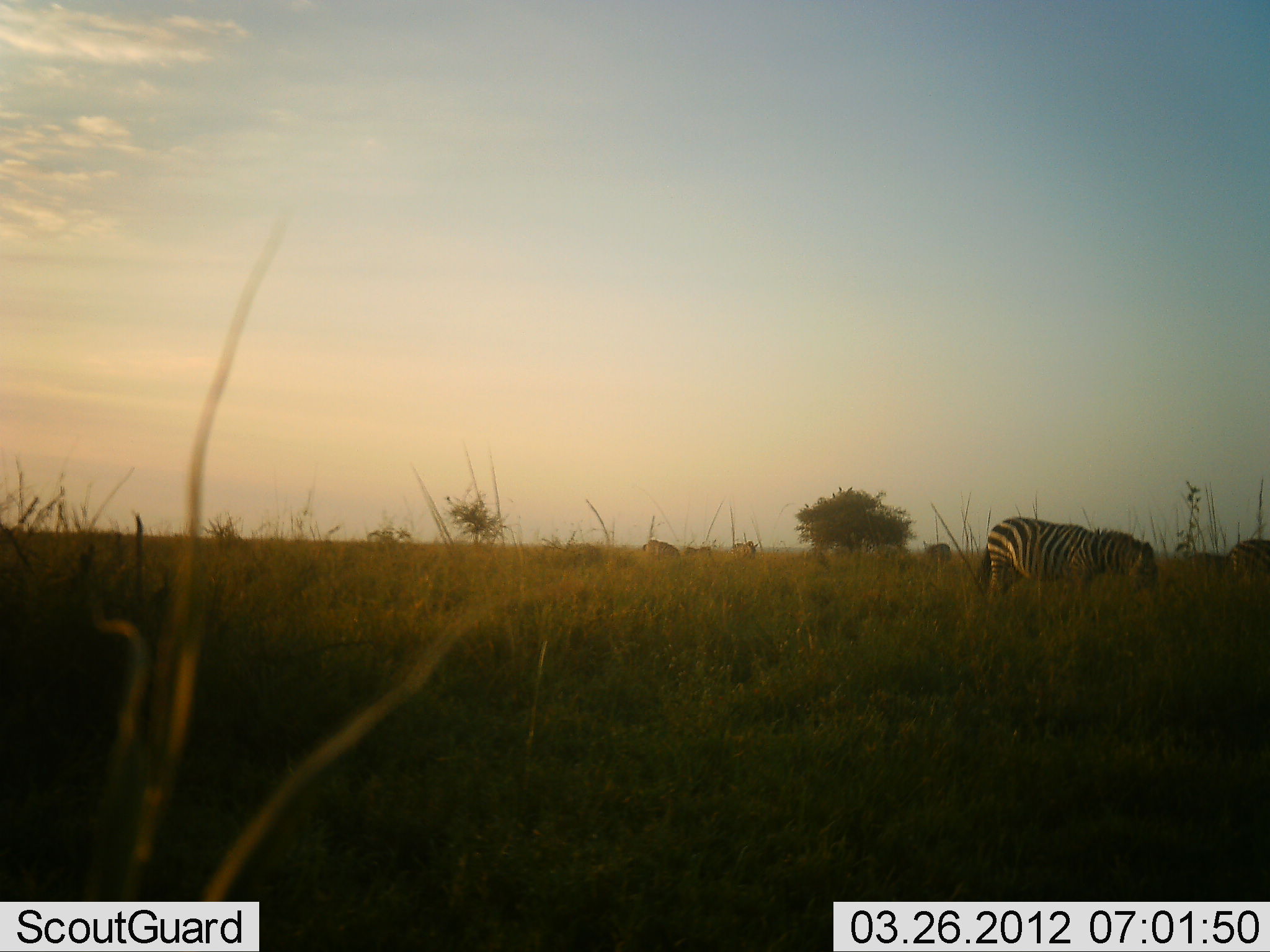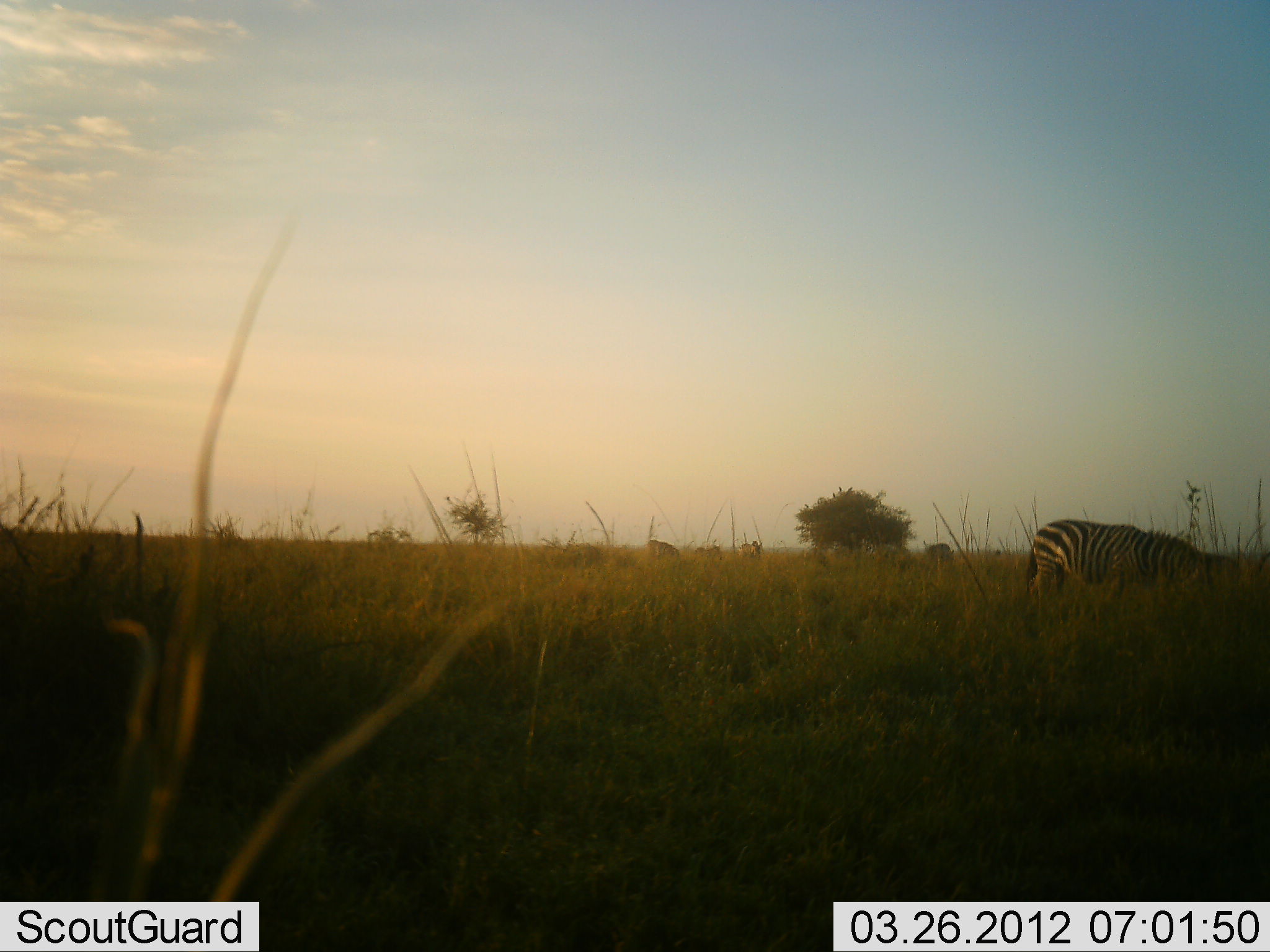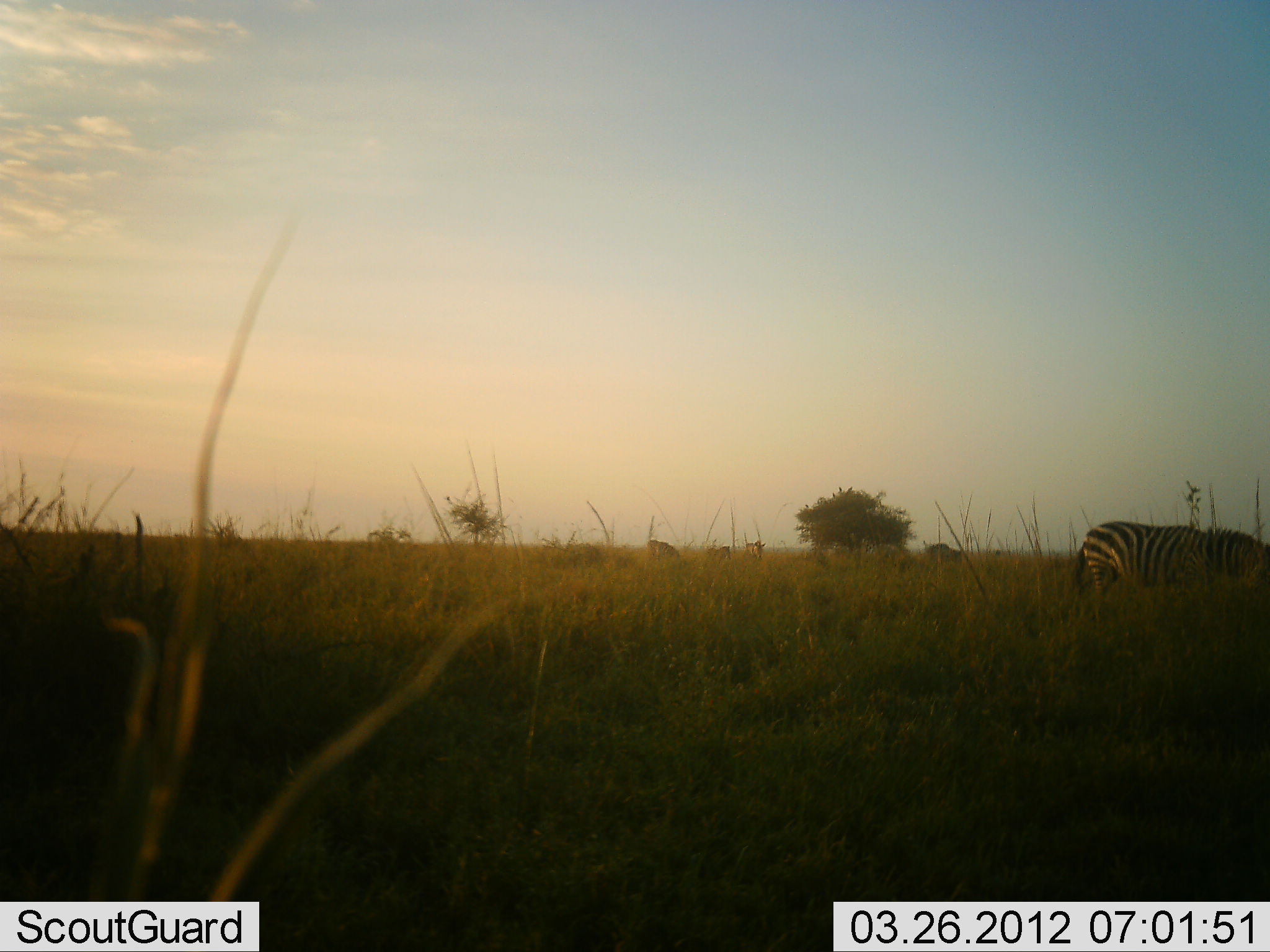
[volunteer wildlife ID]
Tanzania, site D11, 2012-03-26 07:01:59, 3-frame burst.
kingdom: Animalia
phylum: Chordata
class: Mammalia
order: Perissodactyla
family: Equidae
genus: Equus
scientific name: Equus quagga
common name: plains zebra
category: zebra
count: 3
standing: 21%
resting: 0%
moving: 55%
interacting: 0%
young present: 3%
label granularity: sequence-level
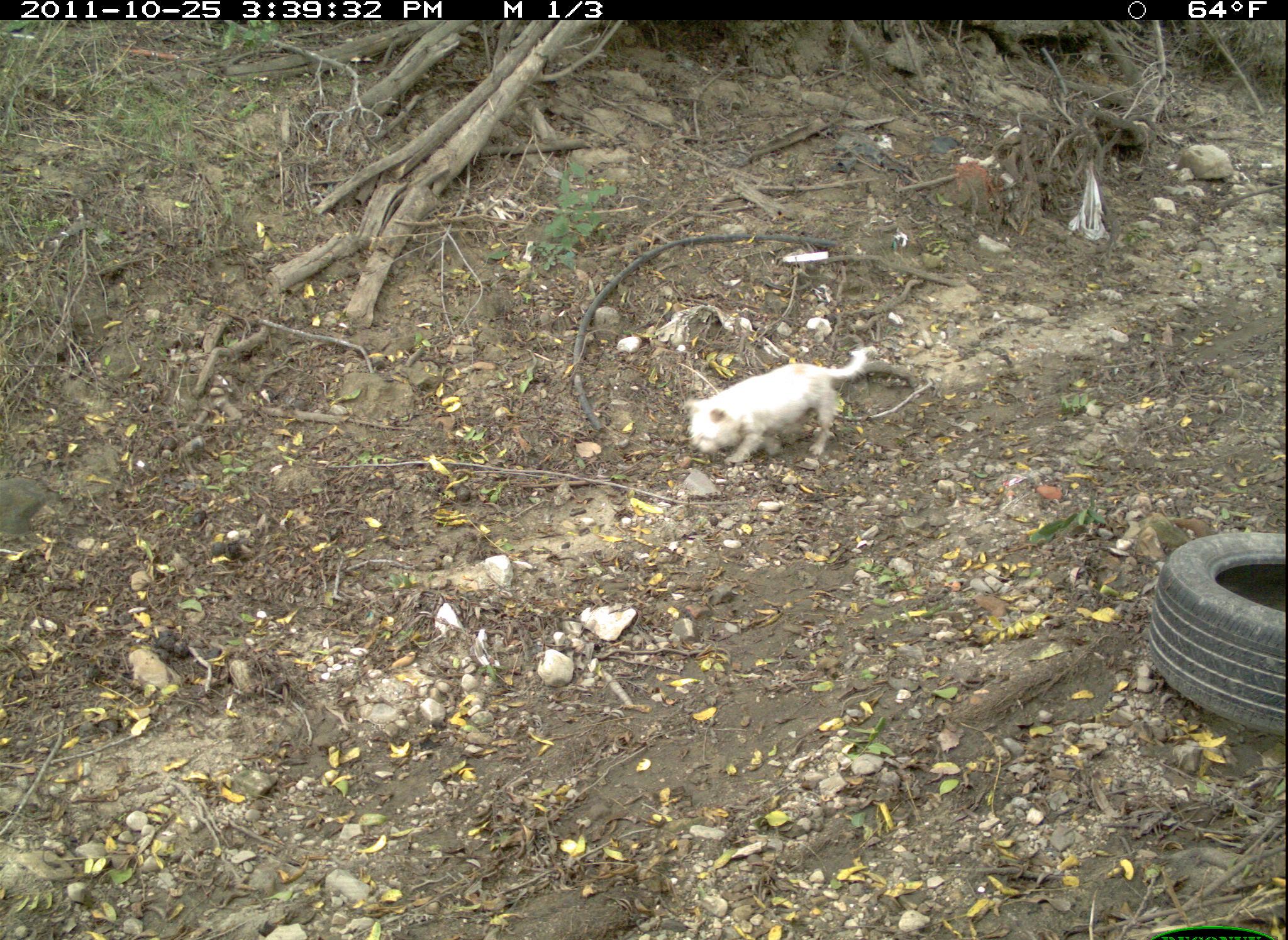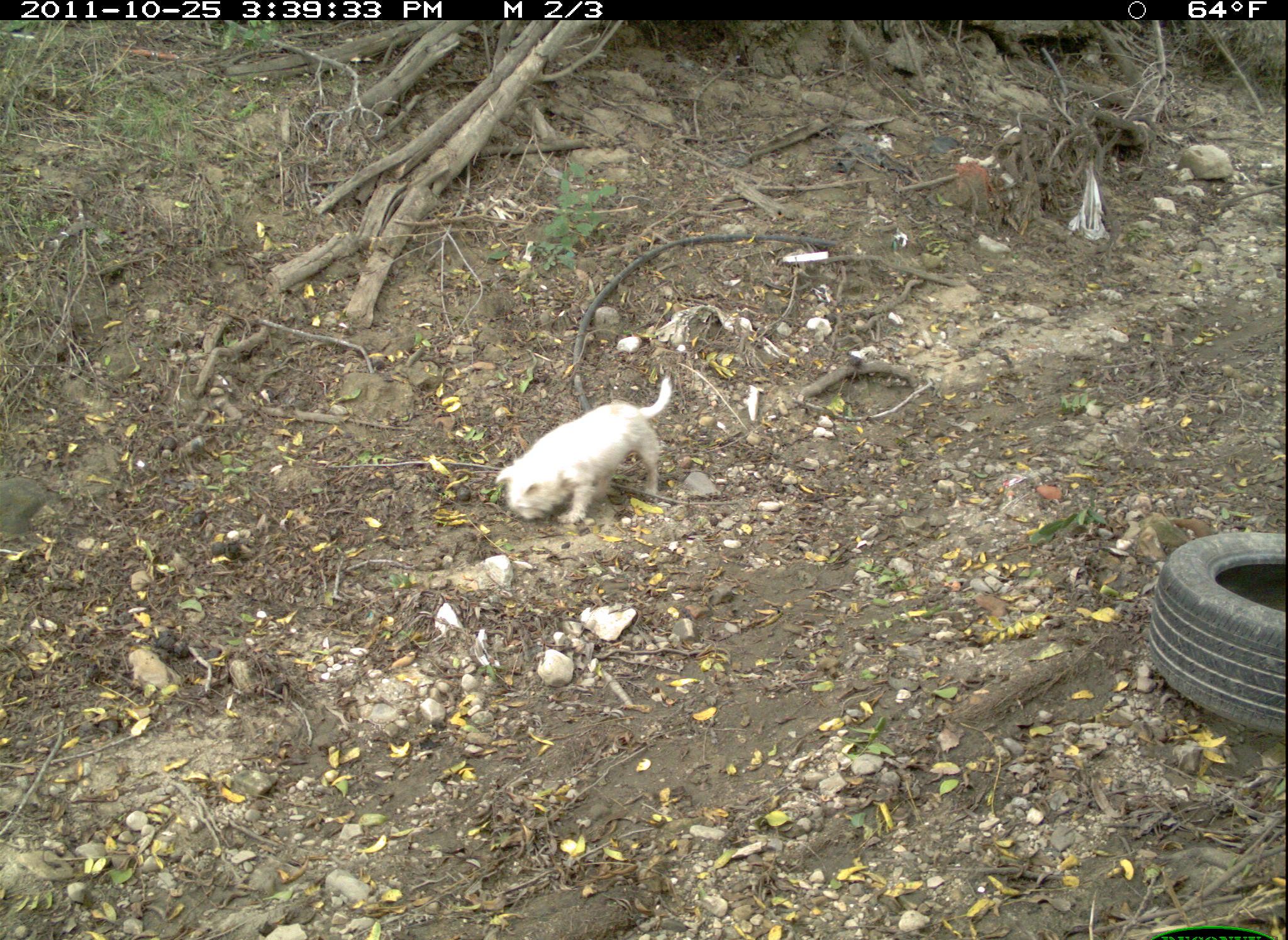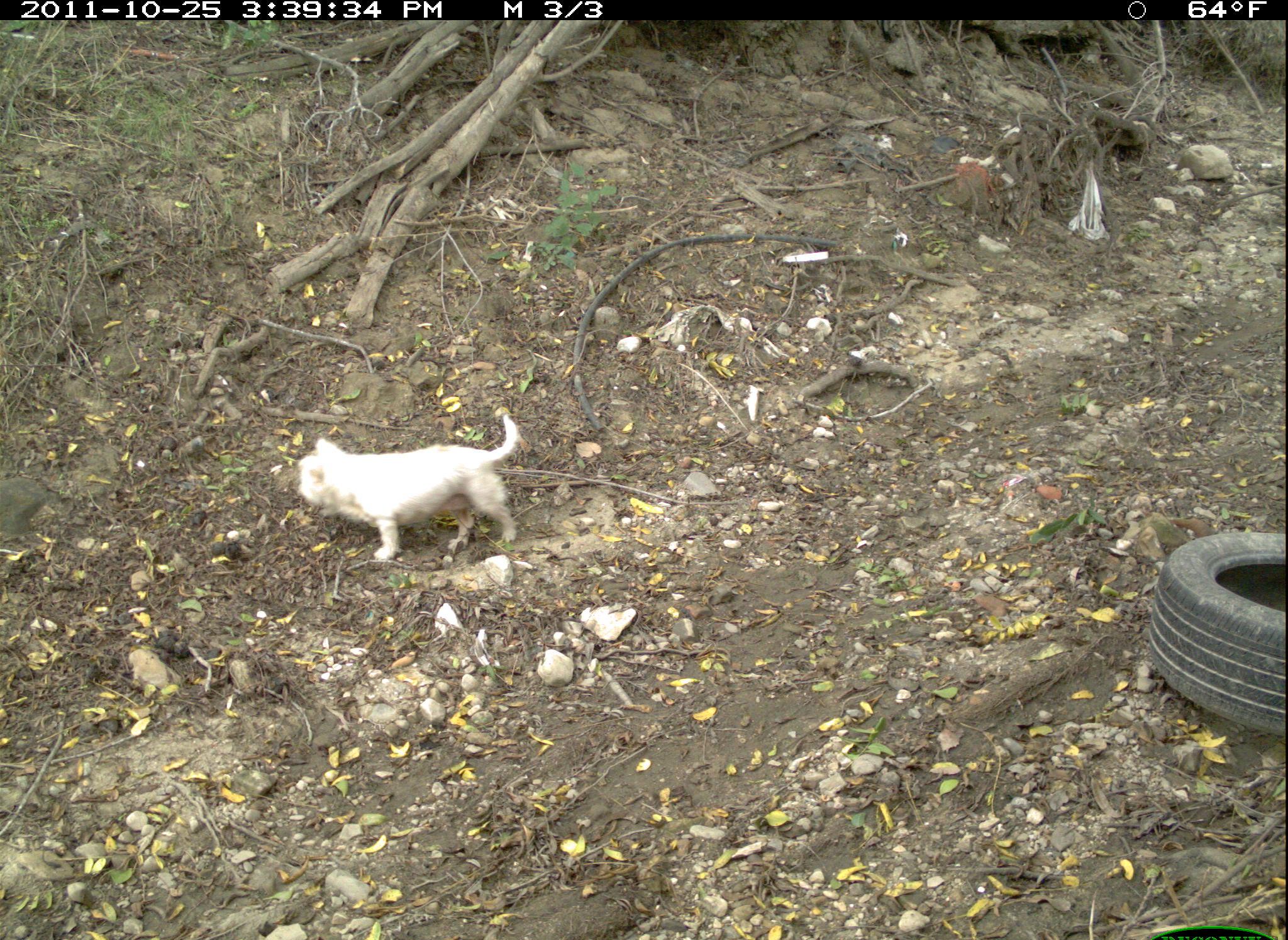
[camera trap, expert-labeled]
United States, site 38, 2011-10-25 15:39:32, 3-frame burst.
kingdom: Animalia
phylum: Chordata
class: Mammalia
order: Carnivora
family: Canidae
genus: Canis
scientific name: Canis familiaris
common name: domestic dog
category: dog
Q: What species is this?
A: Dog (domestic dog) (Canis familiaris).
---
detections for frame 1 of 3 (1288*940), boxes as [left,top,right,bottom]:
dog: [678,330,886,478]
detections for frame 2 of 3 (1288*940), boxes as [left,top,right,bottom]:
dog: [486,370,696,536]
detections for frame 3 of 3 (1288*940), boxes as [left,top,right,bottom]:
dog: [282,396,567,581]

▶ What needs to be done
Every line above from the one with "common name: plains zebra" down to the one with "family: Canidae" must be written out exactly, and no picture may appear.

▶ The answer
common name: plains zebra
category: zebra
count: 3
standing: 21%
resting: 0%
moving: 55%
interacting: 0%
young present: 3%
label granularity: sequence-level
[camera trap, expert-labeled]
United States, site 38, 2011-10-25 15:39:32, 3-frame burst.
kingdom: Animalia
phylum: Chordata
class: Mammalia
order: Carnivora
family: Canidae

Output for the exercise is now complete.